Rea is a townland of County Kerry, Ireland.

It is one of the sixteen original townlands of the civil parish of Kilflynn. Its eastern border with Cappagh is along the River Rea, a tributary of the River Shannow. It is traversed at its northern tip by the N69 Tralee-Listowel road. The area covers 106.83 ha of rural land.

==History==

In 1641, Rea was described as "common and unprofitable land". Following the Act for the Settlement of Ireland in 1652, land held by supporters of the Catholic Confederation was forfeited.

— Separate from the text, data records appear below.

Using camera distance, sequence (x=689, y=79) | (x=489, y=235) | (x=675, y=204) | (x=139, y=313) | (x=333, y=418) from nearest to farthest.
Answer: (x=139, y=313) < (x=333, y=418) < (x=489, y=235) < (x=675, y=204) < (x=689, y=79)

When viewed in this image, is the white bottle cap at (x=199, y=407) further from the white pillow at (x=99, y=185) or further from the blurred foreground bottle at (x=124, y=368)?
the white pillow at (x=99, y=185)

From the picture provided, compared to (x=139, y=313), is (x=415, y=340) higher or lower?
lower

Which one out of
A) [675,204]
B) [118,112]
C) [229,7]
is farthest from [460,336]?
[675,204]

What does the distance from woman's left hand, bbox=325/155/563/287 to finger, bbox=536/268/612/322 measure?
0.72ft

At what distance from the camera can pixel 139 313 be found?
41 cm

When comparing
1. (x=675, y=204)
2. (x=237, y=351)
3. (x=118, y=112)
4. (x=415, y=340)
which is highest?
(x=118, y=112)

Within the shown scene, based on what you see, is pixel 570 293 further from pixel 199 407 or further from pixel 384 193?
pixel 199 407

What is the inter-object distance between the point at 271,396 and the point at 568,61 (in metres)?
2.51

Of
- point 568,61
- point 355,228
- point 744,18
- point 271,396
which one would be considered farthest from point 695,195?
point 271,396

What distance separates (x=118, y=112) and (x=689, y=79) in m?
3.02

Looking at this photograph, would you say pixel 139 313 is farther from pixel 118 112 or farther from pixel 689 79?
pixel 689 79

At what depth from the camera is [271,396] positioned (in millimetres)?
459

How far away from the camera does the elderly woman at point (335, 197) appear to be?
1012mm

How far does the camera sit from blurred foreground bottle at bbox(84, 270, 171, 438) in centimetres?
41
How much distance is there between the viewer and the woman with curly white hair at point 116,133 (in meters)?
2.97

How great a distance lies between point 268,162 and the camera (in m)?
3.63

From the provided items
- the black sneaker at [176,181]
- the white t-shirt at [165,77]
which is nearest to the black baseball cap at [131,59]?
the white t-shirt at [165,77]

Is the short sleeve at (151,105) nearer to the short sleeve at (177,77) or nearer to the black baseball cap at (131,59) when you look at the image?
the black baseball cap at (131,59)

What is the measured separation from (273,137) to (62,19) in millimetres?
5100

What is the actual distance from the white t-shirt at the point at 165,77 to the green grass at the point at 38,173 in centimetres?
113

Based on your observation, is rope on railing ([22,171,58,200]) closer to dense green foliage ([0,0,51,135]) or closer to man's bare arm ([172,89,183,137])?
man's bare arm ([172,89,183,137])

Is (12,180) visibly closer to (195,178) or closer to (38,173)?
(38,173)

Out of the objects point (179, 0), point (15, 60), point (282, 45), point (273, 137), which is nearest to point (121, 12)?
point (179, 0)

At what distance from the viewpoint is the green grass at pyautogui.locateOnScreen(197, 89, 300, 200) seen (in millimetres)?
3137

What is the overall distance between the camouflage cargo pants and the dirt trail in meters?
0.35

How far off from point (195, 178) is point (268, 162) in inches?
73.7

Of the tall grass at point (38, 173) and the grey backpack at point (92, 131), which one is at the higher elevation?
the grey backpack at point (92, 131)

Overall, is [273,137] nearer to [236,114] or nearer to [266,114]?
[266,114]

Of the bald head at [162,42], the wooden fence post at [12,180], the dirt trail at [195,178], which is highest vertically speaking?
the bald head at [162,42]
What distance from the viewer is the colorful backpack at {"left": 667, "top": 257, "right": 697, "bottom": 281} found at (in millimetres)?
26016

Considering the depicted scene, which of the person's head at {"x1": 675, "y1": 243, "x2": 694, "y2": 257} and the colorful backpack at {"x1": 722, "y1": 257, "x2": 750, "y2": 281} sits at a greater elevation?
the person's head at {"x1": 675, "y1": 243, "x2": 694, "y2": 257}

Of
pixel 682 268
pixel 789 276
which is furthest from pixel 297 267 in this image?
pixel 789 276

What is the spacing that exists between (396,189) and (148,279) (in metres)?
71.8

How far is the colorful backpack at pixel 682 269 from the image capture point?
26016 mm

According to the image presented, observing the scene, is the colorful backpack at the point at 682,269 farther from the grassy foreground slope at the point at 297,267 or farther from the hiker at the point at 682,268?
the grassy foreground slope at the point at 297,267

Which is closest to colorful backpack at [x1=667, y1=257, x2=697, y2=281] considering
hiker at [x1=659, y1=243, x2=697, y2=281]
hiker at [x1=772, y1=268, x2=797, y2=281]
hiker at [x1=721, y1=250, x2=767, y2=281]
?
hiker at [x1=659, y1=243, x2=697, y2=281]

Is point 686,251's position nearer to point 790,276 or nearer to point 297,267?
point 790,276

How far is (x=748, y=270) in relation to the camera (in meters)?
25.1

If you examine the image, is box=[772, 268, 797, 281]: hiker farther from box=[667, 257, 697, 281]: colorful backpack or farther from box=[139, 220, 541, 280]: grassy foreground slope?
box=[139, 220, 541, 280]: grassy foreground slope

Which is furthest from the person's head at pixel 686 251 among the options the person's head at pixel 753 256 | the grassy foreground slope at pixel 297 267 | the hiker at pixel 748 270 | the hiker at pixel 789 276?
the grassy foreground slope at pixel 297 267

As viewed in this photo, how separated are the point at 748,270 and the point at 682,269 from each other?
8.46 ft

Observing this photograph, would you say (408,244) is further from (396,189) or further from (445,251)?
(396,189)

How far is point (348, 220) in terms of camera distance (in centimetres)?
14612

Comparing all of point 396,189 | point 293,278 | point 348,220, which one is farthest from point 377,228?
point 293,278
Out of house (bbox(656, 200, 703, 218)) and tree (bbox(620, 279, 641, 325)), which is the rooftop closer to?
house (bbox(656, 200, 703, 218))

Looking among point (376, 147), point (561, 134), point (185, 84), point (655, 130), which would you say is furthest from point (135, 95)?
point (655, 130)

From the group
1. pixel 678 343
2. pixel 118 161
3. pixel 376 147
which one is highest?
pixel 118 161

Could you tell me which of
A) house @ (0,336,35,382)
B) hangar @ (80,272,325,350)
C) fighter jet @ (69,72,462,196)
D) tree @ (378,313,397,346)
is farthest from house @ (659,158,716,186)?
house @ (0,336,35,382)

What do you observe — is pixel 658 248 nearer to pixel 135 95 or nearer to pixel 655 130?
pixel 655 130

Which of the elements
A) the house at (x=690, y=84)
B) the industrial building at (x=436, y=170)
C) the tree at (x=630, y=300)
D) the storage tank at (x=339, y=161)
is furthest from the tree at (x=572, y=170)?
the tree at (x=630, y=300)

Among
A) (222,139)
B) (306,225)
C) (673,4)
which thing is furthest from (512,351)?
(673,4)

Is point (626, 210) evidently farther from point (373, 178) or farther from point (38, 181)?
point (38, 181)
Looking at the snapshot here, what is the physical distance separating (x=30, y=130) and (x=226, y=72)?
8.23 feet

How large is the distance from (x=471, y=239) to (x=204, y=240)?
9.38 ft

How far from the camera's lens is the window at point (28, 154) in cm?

After the further Act of Settlement of 1662, Rea was given to the following Protestant Cromwellian soldiers: Captain Henry Ponsonby (brother of Sir John Ponsonby), Lord King (a commissioner in the court of claims for Irish settlements), Henry Austin and Colonel Chidley Coote (son of Sir Charles Coote) in 1666. Ponsonby also received several other townlands solely in his name in the parish.

==Representation==

Rae is in the Roman Catholic parish of Abbeydorney, whose priest is the Very Reverend Denis O’Mahony and who takes services at Abbeydorney and Kilflynn.

The townland is in the parliamentary constituency of Kerry (since 2016), returning five TDs to Dáil Éireann.